Each time a line of the listing holds "head", copy that line.

Extracted material Start Marker

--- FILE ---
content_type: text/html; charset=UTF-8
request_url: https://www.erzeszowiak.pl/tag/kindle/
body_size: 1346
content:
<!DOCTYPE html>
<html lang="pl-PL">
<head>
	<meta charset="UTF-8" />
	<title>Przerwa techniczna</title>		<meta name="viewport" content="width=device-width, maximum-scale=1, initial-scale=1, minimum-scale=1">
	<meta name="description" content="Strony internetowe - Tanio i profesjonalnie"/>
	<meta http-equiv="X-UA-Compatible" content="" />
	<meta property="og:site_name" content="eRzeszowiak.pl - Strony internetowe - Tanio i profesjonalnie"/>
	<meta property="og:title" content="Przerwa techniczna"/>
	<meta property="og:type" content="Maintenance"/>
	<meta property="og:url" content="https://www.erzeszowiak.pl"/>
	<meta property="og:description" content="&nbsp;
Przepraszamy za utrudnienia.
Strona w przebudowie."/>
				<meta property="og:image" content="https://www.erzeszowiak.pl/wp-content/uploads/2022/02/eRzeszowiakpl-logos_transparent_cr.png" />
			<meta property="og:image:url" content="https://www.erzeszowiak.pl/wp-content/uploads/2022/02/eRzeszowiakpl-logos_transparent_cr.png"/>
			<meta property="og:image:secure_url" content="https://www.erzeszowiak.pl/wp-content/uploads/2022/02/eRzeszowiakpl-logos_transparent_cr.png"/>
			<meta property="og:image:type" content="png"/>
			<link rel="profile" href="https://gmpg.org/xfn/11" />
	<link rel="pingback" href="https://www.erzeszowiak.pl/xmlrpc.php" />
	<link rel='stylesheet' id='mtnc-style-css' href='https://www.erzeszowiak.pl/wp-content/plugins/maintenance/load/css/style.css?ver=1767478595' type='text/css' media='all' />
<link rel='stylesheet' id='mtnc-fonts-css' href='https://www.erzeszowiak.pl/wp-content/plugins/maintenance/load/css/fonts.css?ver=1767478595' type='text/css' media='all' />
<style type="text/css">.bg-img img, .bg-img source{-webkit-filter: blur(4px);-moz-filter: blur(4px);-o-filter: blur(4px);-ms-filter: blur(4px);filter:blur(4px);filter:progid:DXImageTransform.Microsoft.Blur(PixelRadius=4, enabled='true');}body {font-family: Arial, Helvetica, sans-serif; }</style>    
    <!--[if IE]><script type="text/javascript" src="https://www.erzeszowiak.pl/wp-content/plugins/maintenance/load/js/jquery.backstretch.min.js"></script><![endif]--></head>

Extracted material End Marker

The completed task ▸
<head>
    <!--[if IE]><script type="text/javascript" src="https://www.erzeszowiak.pl/wp-content/plugins/maintenance/load/js/jquery.backstretch.min.js"></script><![endif]--></head>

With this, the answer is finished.